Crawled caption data
----------
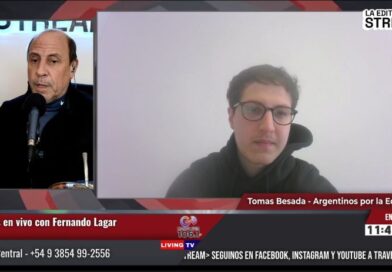 La trayectoria educativa de la escuela primaria: sólo el 50 por ciento de los alumnos completa en término los estudios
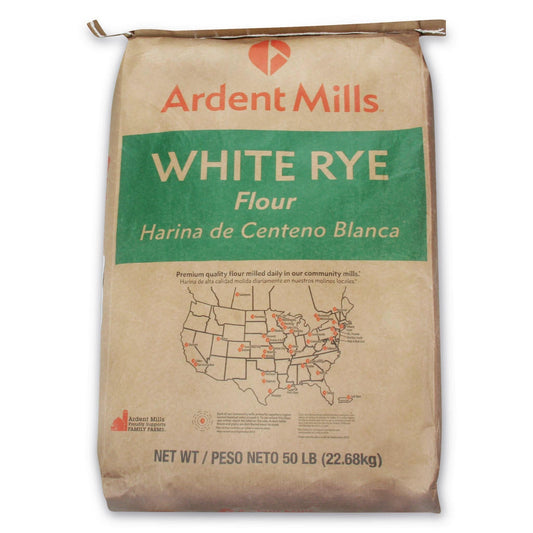 https://cdn.shopify.com/s/files/1/1115/1664/products/ardent-mills-white-rye-flour_A_9752efee-08e0-4132-80db-d1295cd9a649.jpg?v=1659084030&width=533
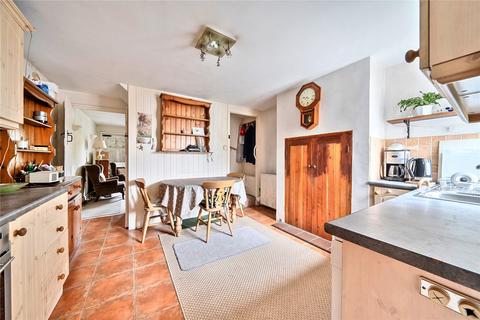 undefined, Northchapel, Petworth, West Sussex, GU28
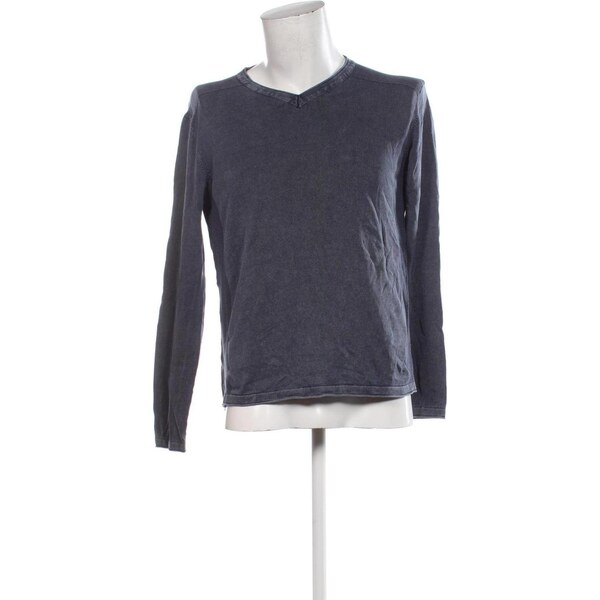 Pánsky sveter Conbipel 66499463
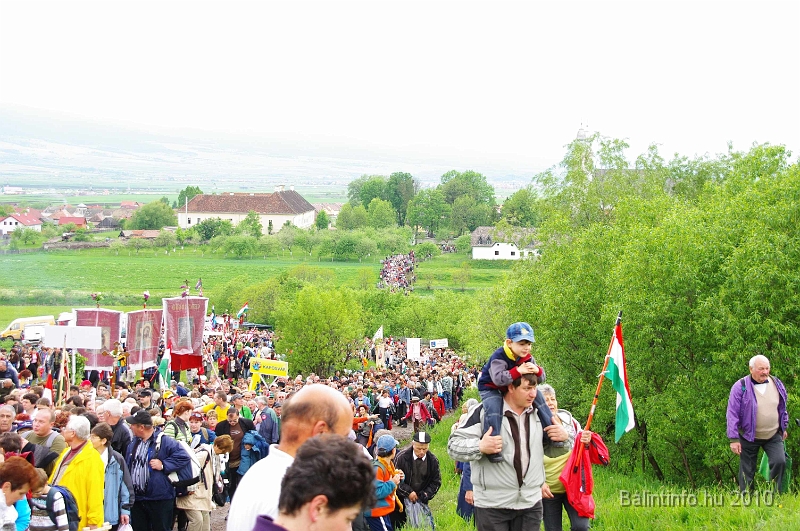 szekelyudvarhely_2010_126.jpg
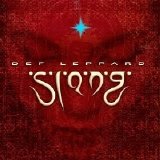 Def Leppard - Slang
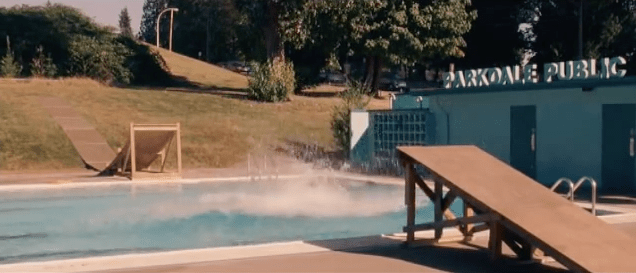 Screen Shot 2016-02-09 at 10.23.18 AM.png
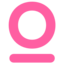 Omni
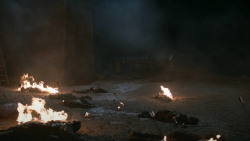 extant_GameOfThrones_2x09-Blackwater_5203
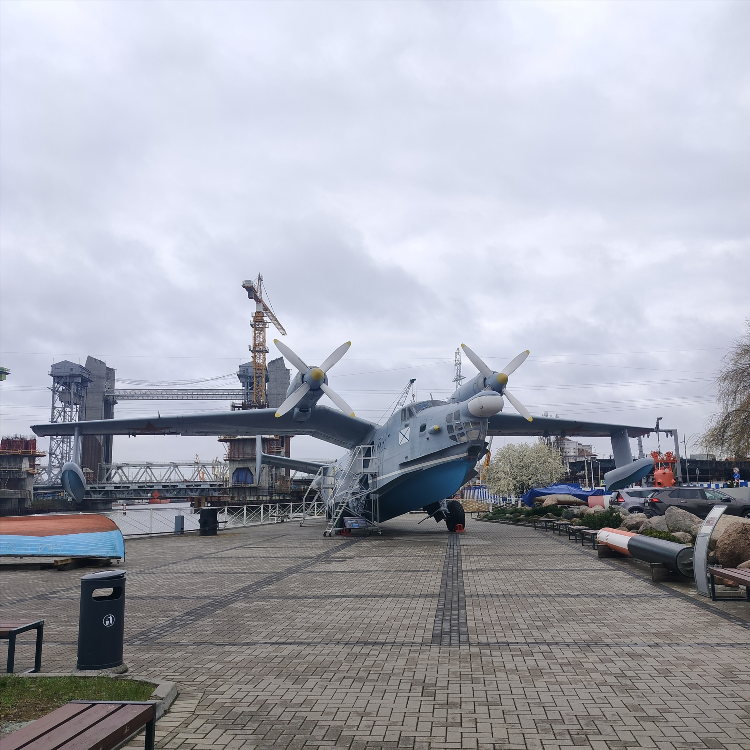 Разница во времени москва калининград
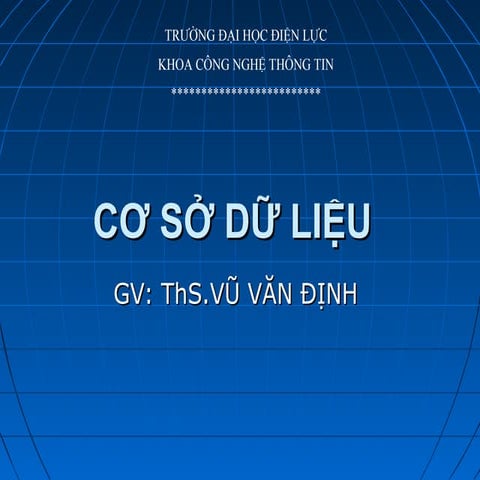 Csdliuihc 111212222339-phpapp02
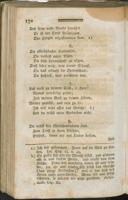 Seite 174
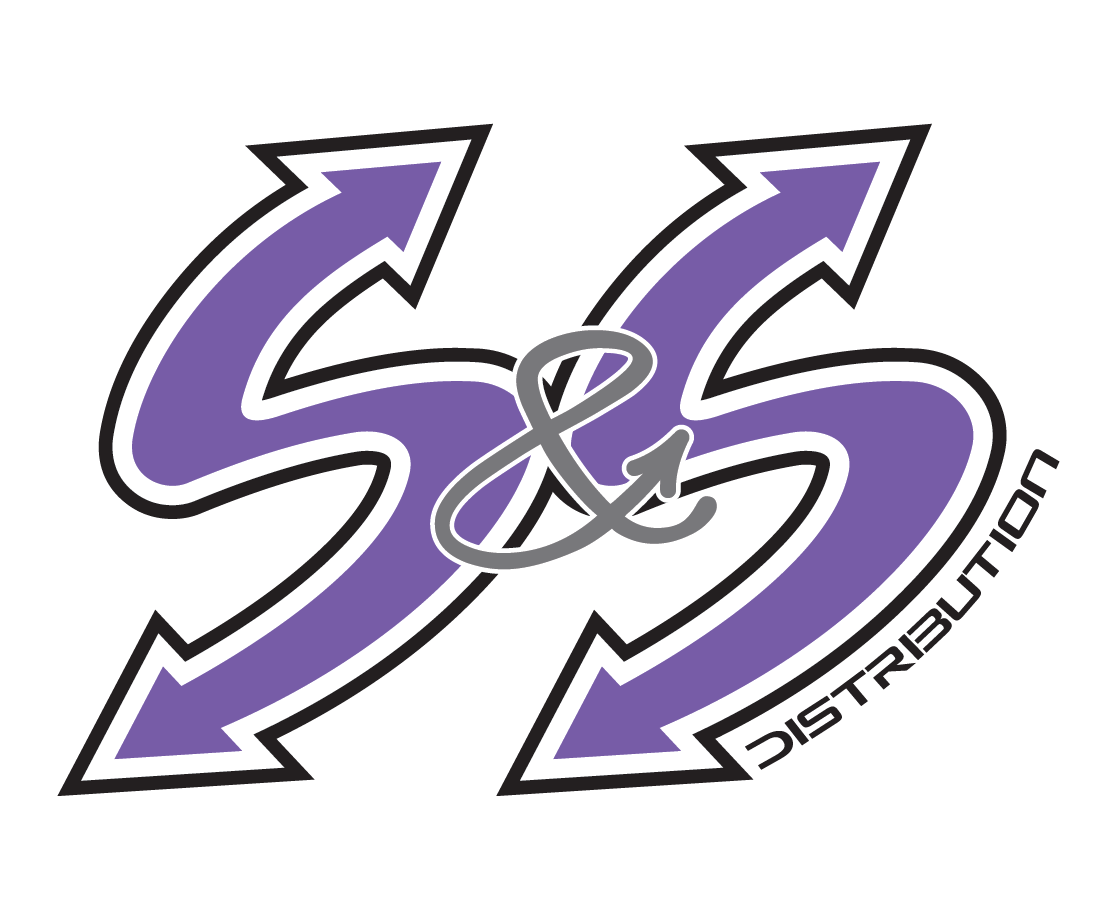 Product & Safety Information S&S Distribution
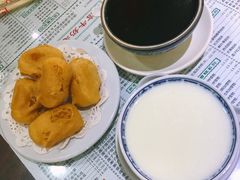 -仁信老铺(嘉信店)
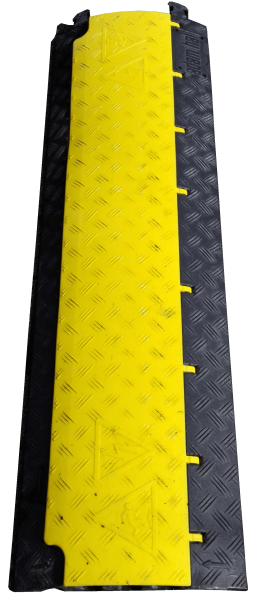 Kabelbrücke DEFENDER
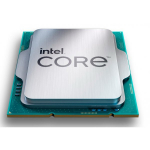 Intel Core i3-13100 CM8071505092202 Tray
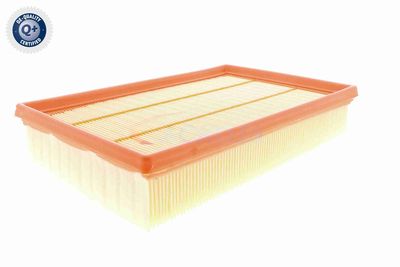 FILTRU AER ACKOJA A380406 8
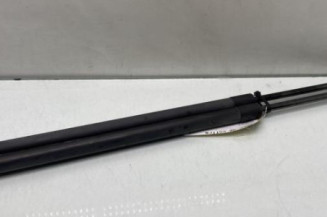 Verin de coffre RENAULT GRAND SCENIC 3 Photo n°1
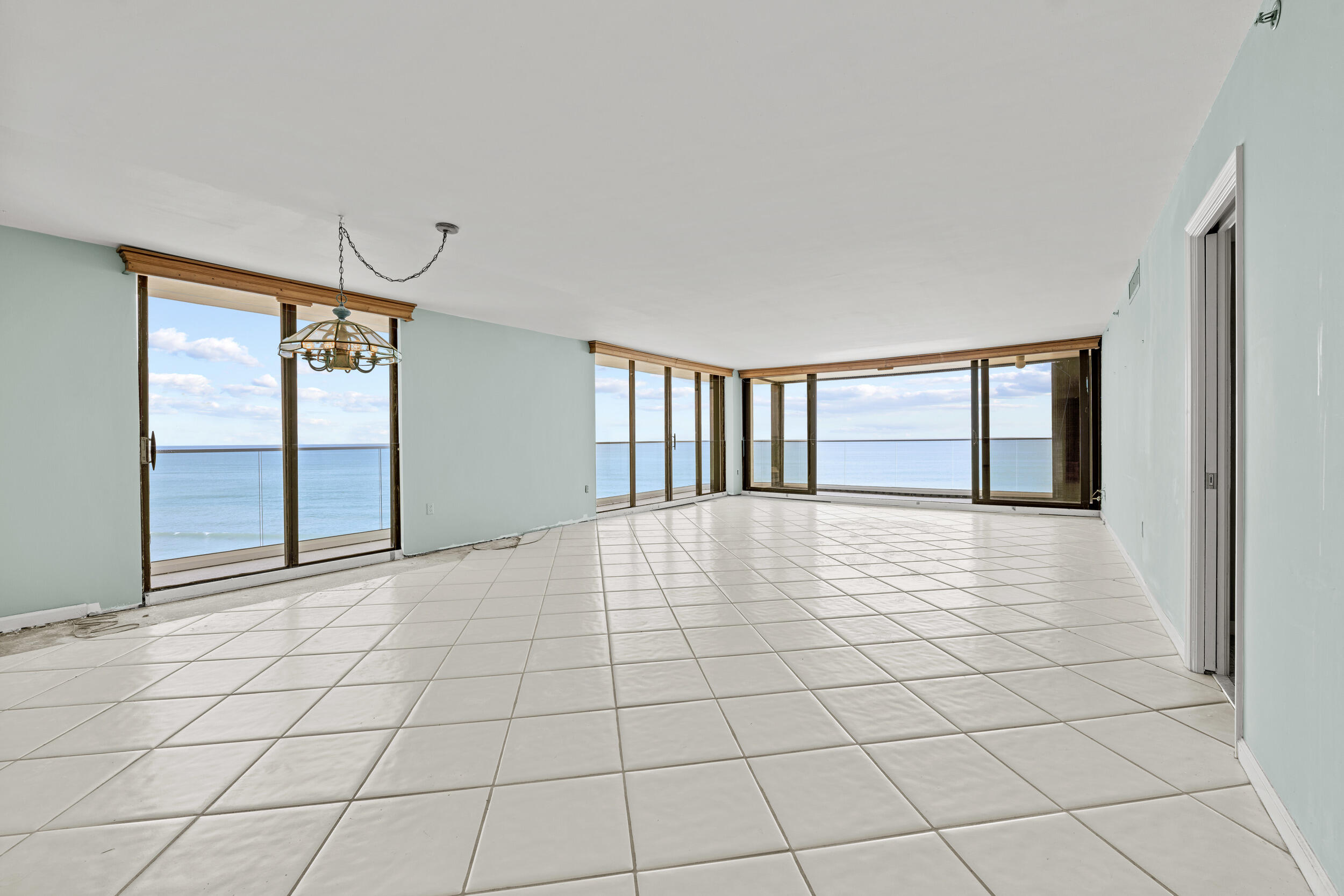 MLS #R11154659 image #3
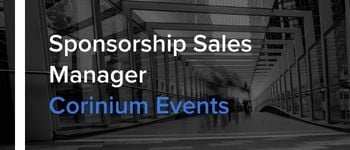 Careers Tiles (Sponsorship Sales Manager) (1)
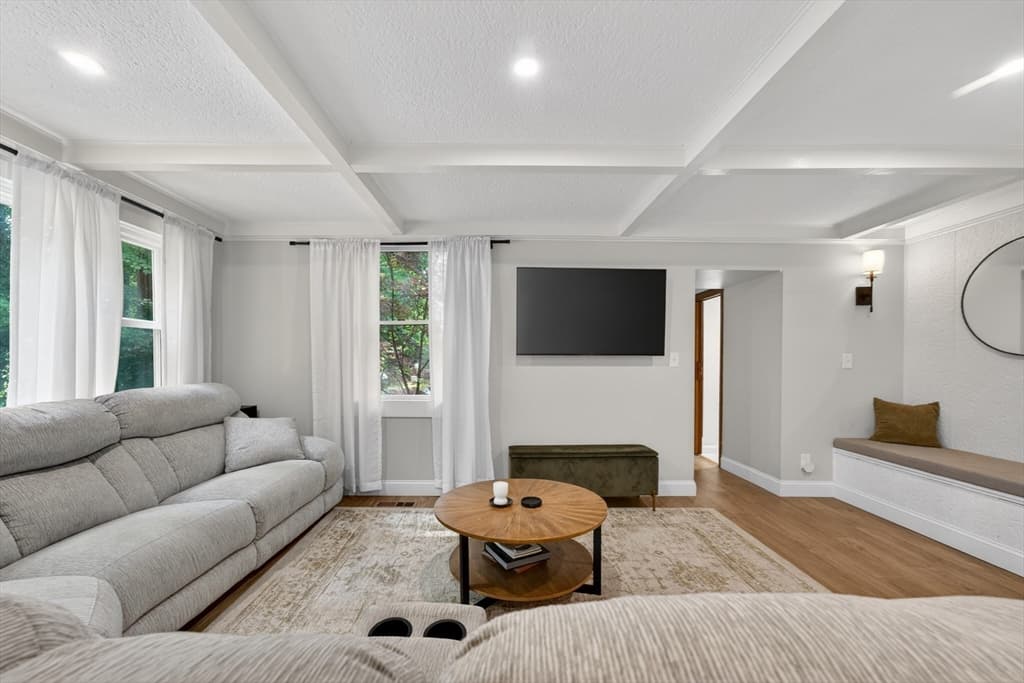 Casa em Medway — foto 5
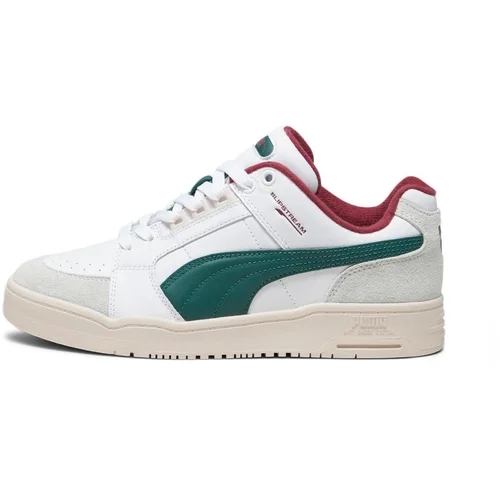 Pantofi sport barbati Puma Slipstream 38469211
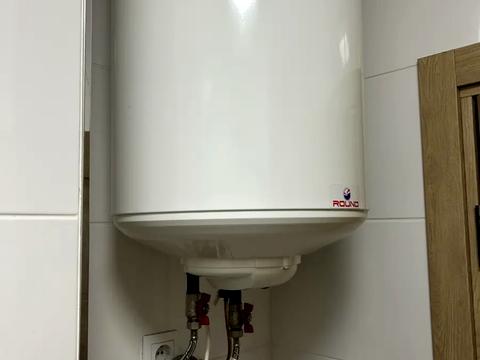квартира за адресою Київ, Польова вул., 73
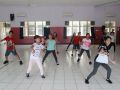 IMG 7090 web 
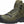 Load image into Gallery viewer, KEEN Utility 1027102 Men's Reno Mid KBF WP
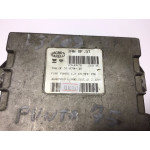Fiat Punto 1.2 Motor Beyni IAW8F.5T 46467010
----------
## BRIEF
Reproduce exactly, and only, the part of the entries above that runs from the line with "Careers Tiles (Sponsorship" to the last line, both included. Pictures stay out.

## TASK RESPONSE
 Careers Tiles (Sponsorship Sales Manager) (1)
 Casa em Medway — foto 5
 Pantofi sport barbati Puma Slipstream 38469211
квартира за адресою Київ, Польова вул., 73
 IMG 7090 web 
 Load image into Gallery viewer, KEEN Utility 1027102 Men's Reno Mid KBF WP
Fiat Punto 1.2 Motor Beyni IAW8F.5T 46467010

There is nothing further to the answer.